*Task statement*:
Give the rows below as a JSON list of strings, one string per line, with blank lines left out.

---+---

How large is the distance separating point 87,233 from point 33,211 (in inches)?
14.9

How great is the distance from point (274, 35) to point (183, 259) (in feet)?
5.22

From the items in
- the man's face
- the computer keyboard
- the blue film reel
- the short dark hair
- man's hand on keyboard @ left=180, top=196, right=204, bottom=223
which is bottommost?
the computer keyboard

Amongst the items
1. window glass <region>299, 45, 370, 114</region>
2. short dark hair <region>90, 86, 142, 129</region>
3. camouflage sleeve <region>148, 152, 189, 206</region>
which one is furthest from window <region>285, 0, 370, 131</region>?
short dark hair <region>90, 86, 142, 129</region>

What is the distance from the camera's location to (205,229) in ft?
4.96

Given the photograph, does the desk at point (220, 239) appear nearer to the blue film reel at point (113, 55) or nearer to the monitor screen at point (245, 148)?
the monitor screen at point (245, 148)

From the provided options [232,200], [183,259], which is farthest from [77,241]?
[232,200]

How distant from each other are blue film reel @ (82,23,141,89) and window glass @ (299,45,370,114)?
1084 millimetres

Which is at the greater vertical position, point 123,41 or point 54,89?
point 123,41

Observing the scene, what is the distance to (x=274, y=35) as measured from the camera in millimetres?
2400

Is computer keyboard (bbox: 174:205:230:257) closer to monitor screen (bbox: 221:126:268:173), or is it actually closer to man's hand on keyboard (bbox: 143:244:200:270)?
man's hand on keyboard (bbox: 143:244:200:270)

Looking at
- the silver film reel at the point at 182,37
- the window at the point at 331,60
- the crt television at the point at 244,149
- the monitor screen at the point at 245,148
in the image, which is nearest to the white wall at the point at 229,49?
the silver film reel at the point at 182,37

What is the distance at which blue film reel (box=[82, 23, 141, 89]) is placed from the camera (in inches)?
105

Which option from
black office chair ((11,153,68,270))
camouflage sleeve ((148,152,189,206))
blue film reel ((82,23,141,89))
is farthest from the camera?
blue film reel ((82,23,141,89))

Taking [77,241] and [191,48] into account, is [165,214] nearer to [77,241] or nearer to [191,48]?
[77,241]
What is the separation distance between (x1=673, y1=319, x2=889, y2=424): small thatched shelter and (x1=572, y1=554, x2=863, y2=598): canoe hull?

---+---

*Reply to the exercise*:
[
  "How large is the distance separating point 87,233 from point 33,211 (in inches)?",
  "14.9",
  "How great is the distance from point (274, 35) to point (183, 259) (in feet)?",
  "5.22",
  "From the items in",
  "- the man's face",
  "- the computer keyboard",
  "- the blue film reel",
  "- the short dark hair",
  "- man's hand on keyboard @ left=180, top=196, right=204, bottom=223",
  "which is bottommost?",
  "the computer keyboard",
  "Amongst the items",
  "1. window glass <region>299, 45, 370, 114</region>",
  "2. short dark hair <region>90, 86, 142, 129</region>",
  "3. camouflage sleeve <region>148, 152, 189, 206</region>",
  "which one is furthest from window <region>285, 0, 370, 131</region>?",
  "short dark hair <region>90, 86, 142, 129</region>",
  "What is the distance from the camera's location to (205,229) in ft?",
  "4.96",
  "Given the photograph, does the desk at point (220, 239) appear nearer to the blue film reel at point (113, 55) or nearer to the monitor screen at point (245, 148)?",
  "the monitor screen at point (245, 148)",
  "From the provided options [232,200], [183,259], which is farthest from [77,241]?",
  "[232,200]",
  "How distant from each other are blue film reel @ (82,23,141,89) and window glass @ (299,45,370,114)?",
  "1084 millimetres",
  "Which is at the greater vertical position, point 123,41 or point 54,89?",
  "point 123,41",
  "Observing the scene, what is the distance to (x=274, y=35) as measured from the camera in millimetres?",
  "2400",
  "Is computer keyboard (bbox: 174:205:230:257) closer to monitor screen (bbox: 221:126:268:173), or is it actually closer to man's hand on keyboard (bbox: 143:244:200:270)?",
  "man's hand on keyboard (bbox: 143:244:200:270)",
  "Looking at",
  "- the silver film reel at the point at 182,37",
  "- the window at the point at 331,60",
  "- the crt television at the point at 244,149",
  "- the monitor screen at the point at 245,148",
  "in the image, which is nearest to the white wall at the point at 229,49?",
  "the silver film reel at the point at 182,37",
  "What is the distance at which blue film reel (box=[82, 23, 141, 89]) is placed from the camera (in inches)?",
  "105",
  "Which option from",
  "black office chair ((11,153,68,270))",
  "camouflage sleeve ((148,152,189,206))",
  "blue film reel ((82,23,141,89))",
  "is farthest from the camera?",
  "blue film reel ((82,23,141,89))",
  "Taking [77,241] and [191,48] into account, is [165,214] nearer to [77,241] or nearer to [191,48]?",
  "[77,241]",
  "What is the separation distance between (x1=673, y1=319, x2=889, y2=424): small thatched shelter and (x1=572, y1=554, x2=863, y2=598): canoe hull?"
]